- **Raw records**

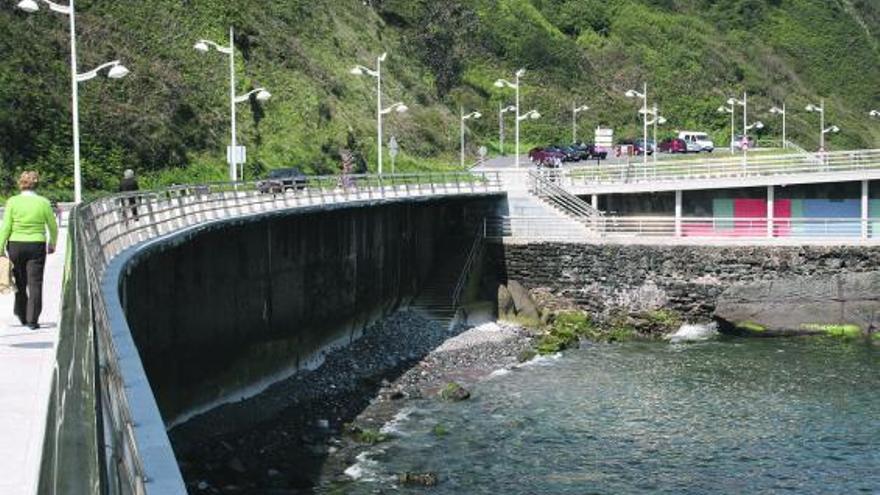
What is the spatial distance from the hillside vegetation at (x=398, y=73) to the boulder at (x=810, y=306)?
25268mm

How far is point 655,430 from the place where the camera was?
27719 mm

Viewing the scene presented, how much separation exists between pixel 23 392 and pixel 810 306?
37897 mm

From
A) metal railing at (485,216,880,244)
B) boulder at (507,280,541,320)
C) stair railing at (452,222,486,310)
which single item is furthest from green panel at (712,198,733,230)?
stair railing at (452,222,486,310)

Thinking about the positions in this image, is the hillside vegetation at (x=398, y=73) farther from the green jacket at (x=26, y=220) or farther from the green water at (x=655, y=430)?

- **Your task**
Copy all the entries word for word. Omit any pictures.

- **Solved problem**
What is the spatial distance from the hillside vegetation at (x=398, y=73) to the boulder at (x=810, y=306)?
25268mm

How far is point 655,430 from the place where the camera was?
27719 mm

Viewing the scene presented, how much separation exists between pixel 23 392 and pixel 810 306?
37897 mm

From
A) metal railing at (485,216,880,244)
B) boulder at (507,280,541,320)
C) stair railing at (452,222,486,310)
which single item is furthest from green panel at (712,198,733,230)?
stair railing at (452,222,486,310)

Thinking about the positions in this image, is the hillside vegetation at (x=398, y=73) farther from the green jacket at (x=26, y=220) or farther from the green water at (x=655, y=430)?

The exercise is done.